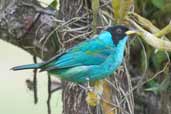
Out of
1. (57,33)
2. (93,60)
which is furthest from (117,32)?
(57,33)

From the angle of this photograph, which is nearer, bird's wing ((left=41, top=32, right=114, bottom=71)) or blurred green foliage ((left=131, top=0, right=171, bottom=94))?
bird's wing ((left=41, top=32, right=114, bottom=71))

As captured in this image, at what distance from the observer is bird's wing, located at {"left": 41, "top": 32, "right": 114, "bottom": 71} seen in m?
1.93

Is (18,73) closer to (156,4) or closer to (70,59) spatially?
(156,4)

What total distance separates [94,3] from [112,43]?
6.2 inches

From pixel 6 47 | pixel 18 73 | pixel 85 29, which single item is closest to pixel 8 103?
pixel 18 73

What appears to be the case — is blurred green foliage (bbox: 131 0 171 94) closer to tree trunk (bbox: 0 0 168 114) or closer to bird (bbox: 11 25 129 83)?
tree trunk (bbox: 0 0 168 114)

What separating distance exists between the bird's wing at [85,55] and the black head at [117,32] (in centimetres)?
Result: 3

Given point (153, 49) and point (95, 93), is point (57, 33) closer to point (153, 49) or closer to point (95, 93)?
point (153, 49)

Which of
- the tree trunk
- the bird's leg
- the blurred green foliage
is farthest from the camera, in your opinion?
the blurred green foliage

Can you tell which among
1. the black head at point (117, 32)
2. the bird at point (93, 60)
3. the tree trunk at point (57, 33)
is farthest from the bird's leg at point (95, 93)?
the tree trunk at point (57, 33)

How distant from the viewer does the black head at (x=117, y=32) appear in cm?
187

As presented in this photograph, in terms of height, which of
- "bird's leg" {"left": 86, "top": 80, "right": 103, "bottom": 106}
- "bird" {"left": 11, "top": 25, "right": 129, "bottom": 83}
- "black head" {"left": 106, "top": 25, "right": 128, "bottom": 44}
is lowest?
"bird's leg" {"left": 86, "top": 80, "right": 103, "bottom": 106}

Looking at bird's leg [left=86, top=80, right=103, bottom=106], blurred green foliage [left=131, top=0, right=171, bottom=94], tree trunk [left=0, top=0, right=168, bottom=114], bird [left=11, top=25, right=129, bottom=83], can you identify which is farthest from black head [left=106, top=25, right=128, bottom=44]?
blurred green foliage [left=131, top=0, right=171, bottom=94]

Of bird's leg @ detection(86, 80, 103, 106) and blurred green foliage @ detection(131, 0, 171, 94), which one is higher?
blurred green foliage @ detection(131, 0, 171, 94)
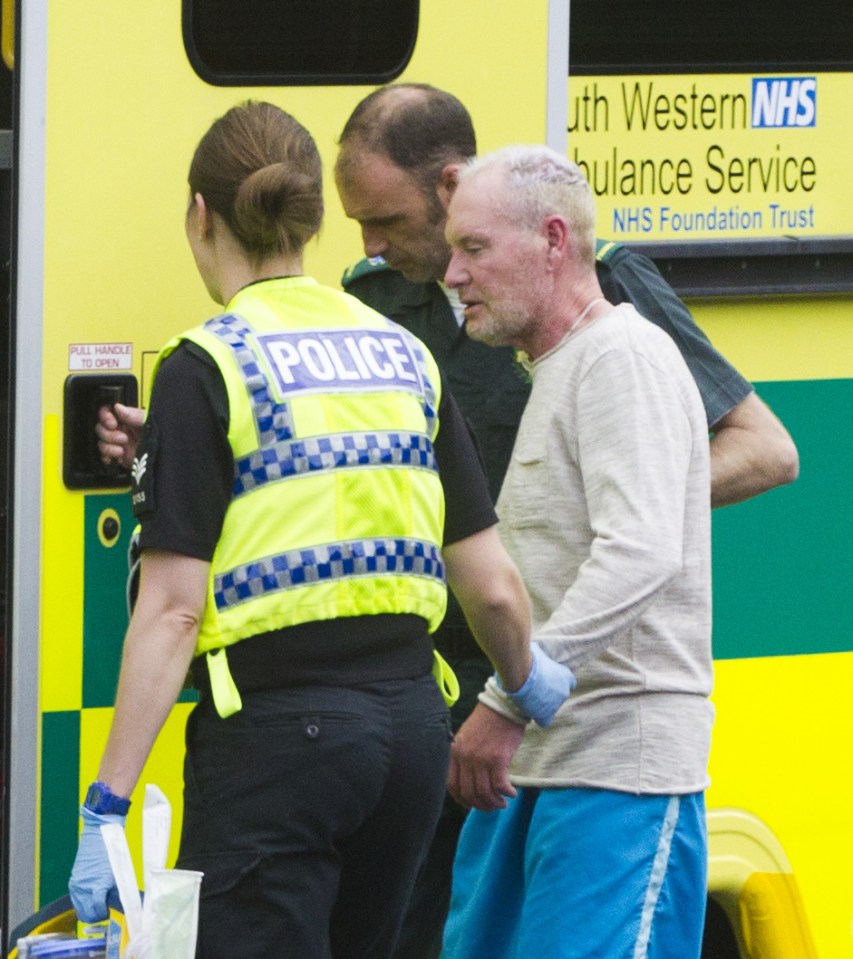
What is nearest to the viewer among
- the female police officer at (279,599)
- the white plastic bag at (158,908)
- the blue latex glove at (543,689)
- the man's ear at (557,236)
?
the white plastic bag at (158,908)

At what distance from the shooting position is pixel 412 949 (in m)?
3.03

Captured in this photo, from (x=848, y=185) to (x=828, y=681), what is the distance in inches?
34.3

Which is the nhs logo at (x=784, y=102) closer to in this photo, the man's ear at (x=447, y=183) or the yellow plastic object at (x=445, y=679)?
the man's ear at (x=447, y=183)

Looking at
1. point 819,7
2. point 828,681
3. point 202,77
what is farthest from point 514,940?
point 819,7

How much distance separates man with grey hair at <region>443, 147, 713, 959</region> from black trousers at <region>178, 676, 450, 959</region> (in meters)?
0.30

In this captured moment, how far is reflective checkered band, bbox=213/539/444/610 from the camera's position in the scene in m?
2.23

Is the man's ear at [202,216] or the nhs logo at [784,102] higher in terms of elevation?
the nhs logo at [784,102]

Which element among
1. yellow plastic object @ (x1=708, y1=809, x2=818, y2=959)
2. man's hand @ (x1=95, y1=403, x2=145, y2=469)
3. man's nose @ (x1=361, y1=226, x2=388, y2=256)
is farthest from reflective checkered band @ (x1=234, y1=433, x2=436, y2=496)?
yellow plastic object @ (x1=708, y1=809, x2=818, y2=959)

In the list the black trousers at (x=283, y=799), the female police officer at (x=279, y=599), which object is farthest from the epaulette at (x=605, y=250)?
the black trousers at (x=283, y=799)

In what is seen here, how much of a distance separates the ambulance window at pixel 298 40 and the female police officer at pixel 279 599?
1.59 feet

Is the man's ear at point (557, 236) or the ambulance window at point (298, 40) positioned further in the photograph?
the ambulance window at point (298, 40)

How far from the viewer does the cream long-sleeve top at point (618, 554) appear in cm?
246

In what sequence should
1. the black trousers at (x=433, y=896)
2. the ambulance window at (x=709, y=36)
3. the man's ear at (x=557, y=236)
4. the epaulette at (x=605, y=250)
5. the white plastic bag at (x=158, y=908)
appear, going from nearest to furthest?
the white plastic bag at (x=158, y=908), the man's ear at (x=557, y=236), the epaulette at (x=605, y=250), the black trousers at (x=433, y=896), the ambulance window at (x=709, y=36)

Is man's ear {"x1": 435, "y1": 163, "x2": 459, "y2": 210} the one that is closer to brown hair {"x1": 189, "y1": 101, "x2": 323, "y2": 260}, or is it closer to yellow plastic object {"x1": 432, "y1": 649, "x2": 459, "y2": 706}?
brown hair {"x1": 189, "y1": 101, "x2": 323, "y2": 260}
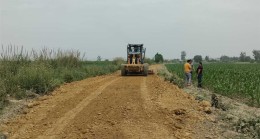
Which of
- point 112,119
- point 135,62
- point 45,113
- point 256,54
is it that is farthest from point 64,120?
point 256,54

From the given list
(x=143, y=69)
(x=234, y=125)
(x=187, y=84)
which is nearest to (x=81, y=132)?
(x=234, y=125)

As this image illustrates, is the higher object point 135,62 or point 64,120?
point 135,62

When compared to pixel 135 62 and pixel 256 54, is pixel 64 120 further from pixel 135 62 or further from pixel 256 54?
pixel 256 54

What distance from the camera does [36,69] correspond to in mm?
16922

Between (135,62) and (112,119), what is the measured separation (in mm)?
18054

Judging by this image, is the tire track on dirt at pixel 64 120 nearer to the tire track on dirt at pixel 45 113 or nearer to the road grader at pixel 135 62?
the tire track on dirt at pixel 45 113

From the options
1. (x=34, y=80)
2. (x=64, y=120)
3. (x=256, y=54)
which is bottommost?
(x=64, y=120)

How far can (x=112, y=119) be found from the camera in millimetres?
10414

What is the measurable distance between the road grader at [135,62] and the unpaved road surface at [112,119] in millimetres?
13115

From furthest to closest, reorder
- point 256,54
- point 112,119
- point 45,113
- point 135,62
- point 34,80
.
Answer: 1. point 256,54
2. point 135,62
3. point 34,80
4. point 45,113
5. point 112,119

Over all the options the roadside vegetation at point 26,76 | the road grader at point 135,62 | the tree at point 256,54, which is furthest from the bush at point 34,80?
the tree at point 256,54

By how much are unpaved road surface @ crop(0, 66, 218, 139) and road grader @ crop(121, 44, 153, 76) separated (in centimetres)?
1311

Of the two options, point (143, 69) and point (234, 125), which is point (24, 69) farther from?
point (143, 69)

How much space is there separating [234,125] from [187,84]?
1077 centimetres
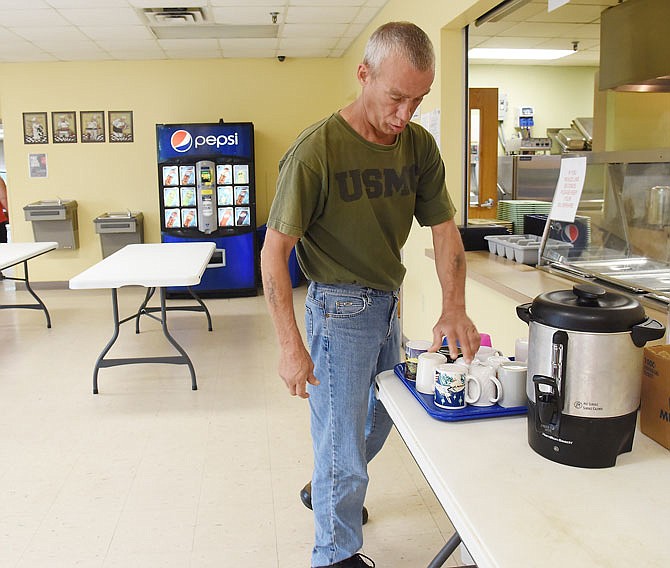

Challenge: Filter the records and copy out every line that contains the word "yellow", matching case exactly.

Exercise response:
Which is the nhs logo at (x=784, y=102) closer to in this photo, the man's ear at (x=447, y=183) or the yellow plastic object at (x=445, y=679)?
1. yellow plastic object @ (x1=708, y1=809, x2=818, y2=959)
yellow plastic object @ (x1=708, y1=809, x2=818, y2=959)
Is man's ear {"x1": 435, "y1": 163, "x2": 459, "y2": 210} the one that is closer to brown hair {"x1": 189, "y1": 101, "x2": 323, "y2": 260}, or is it closer to yellow plastic object {"x1": 432, "y1": 649, "x2": 459, "y2": 706}?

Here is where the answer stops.